Doyle v. Miles

74 Colo. 182 | Colo. | 1923

Mr. Justice Denison

delivered the opinion of the court.

Doyle was plaintiff below and was defeated in a suit to enforce specific performance of a contract of purchase by Miles from him of certain land and water rights.

The contract acknowledged the receipt by Doyle of $500 and provided that Miles should pay the balance $12,500, “upon receipt of warranty deed with a clear abstract of title to said property free from all liens and incumbrances. Such deed and abstract of title to be furnished on or before July 1st, 1921. If such title is not furnished by July 1st, 1921, it is agreed that Claire J. Miles shall' have all crops grown or growing on land covered by this contract and *183shall be permitted to remove improvements and be released from all obligations.”

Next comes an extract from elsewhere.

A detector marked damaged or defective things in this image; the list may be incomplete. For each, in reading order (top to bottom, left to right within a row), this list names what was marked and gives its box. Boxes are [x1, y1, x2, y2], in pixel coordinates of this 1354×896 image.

On July 1st, Doyle tendered abstracts and a warranty deed which contained the clause, “1920 taxes are to be paid by second party.” This clause is the only reason assigned in this court by Miles for his failure to keep his agreement. The attorneys for Doyle answer that no such objection was made to the deed when it was tendered, but only objections to the title and that objections of that sort must be made at once, to which the attorney for Miles replies that that rule applies only to objections to the form of the deed and not to substance, and that the existence of a lien for taxes is a substantial matter.

We agree that the matter is of substance, but think that the rule covers not only objections to the form of the deed tendered but to any matter which, upon attention being called to it, might be corrected; indeed we think that the possibility and likelihood of correction constitute the principal basis of the rule. 39 Cyc. 1528, 1549. Ashbaugh v. Murphy, 90 Ill. 182; Schwartz v. Woodruff, 132 Mich. 513, 93 N. W. 1067; Moak v. Bryant, 51 Miss. 560; Gregg v. Von Phul, 1 Wall. 274, 17 L. Ed. 536; Clarkin v. Lewis, 20 Cal. 634; Baker v. Hall, 158 Mass. 361, 33 N. E. 612; McWhorter v. McMahan, 10 Paige Ch. 386, 387.

In the present case upon a suggestion that the clause was not according to the contract, the plaintiff would doubtless have corrected the deed and paid the taxes if they were actually outstanding.

Defendant-in error claims that the failure to object to the clause in question was in the nature of a waiver and so ought to have been pleaded as such by plaintiff. But if this be so (and we are inclined to think it is so) it ought not to avail defendant in error in this court, since his own evidence, indeed his own testimony, shows the fact of waiver, in that it fails to show any objection to the deed when it was tendered. The plaintiff should have had leave to amend in accordance with the proof. If it be suggested that he made no motion to that effect, the answer is that the record *184does not show that any claim was made at the trial that the deed was bad, but the whole case seems to have been tried on the question of the sufficiency of the title, upon which defendant in error says nothing in this court.

We have considered the other obj ections' of defendant, made in the court below as they appear in the brief of plaintiff in error, and do not regard them as sufficient to support the judgment. We do not discuss them, however, because they are not relied on here.

Judgment reversed and new trial granted. Such amendments of the pleadings to be allowed as the court may deem fit to bring out the real merits of the controversy.

Mr. Chief Justice Teller and Mr. Justice Whitford concur.